もし、サーダくんが入山していたら、ダストくんとは先輩後輩だったのかもしれない。
ダストくんがサーダくんを抱えて食堂へとびこんでしまった。リッターくんがニニくんを背負い、カルナさん達とあらわれる。朝の挨拶をし、俺達も食堂へ這入った。四人は、井のお庭をお散歩していたそうだ。
「朝の光で、レティアニナが元気になるかもと思って」
カルナさんは、リッターくんが椅子へ座らせたニニくんの頬をつつく。「レティアニナ、あなた、はやく目を覚ましなさいよ、お寝坊さん」
とても優しい調子だった。
ダストくんとサーダくんは居ない。ユラちゃんとネクゼタリーさんを呼びに行ったらしい。なにか食べるものを用意してほしい、と、ダストくんの伝言だそうだ。折角食堂があるのだからここで食事にしようと。
俺はほーじくんと並んで、かまどでお湯をわかした。お茶を淹れるつもりだ。後は、サンドウィッチやなにかが、まだまだ沢山ある。昨日、戦いがあったし、まちや村でないと、本格的な食事をとる気分になれない。食べている途中を襲われたら、食事そのものがきらいになりそうだ。

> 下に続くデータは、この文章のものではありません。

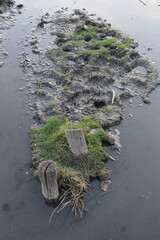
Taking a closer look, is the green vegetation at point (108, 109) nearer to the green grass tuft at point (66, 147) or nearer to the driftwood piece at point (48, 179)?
the green grass tuft at point (66, 147)

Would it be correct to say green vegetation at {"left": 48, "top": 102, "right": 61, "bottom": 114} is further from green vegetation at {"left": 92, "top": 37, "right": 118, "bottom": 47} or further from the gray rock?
green vegetation at {"left": 92, "top": 37, "right": 118, "bottom": 47}

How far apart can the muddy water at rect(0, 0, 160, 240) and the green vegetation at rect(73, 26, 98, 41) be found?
403 centimetres

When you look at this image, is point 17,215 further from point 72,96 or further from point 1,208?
point 72,96

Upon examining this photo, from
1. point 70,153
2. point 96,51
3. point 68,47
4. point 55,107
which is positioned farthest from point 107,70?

薪は置いてあったのだが、勝手につかうのはなんとなく気がひけて、収納していたものを燃やしている。お鍋も自分のもの。「宿泊代、払わなくていいのかな」
「払わなくっても、怒られたりはしないけど……マオが気になるなら、マオがこれくらいかなって思うくらいのお金を、あれにいれていったらいいよ」
ほーじくんがやわらかい調子で云って、玄関の方向を示す。ううん?
「あれって?」
「あの、かめ」
……ああ。え、あれ水がめじゃないんだ。お賽銭箱ってこと?
そっかあ。どうして玄関に水がめがあるのか意味がわからないし、お出迎えでお水を飲んでもらったり、手を洗ってもらったり足を洗ってもらったりするとしても、こちらのひとにはお水を出す魔法がある。また勘違いしてた。
傘立てかな? とかも考えたけど、そもそもこっちの世界では傘をさすひとはまれだ。うわ、ばかじゃん俺。
昨日見た限りでは、かめの内部にはうっすら埃がつもってたし、お金らしきものもなかった。から、ここに泊まったひとはここしばらく居ないか、居てもお賽銭をいれなかったか、だ。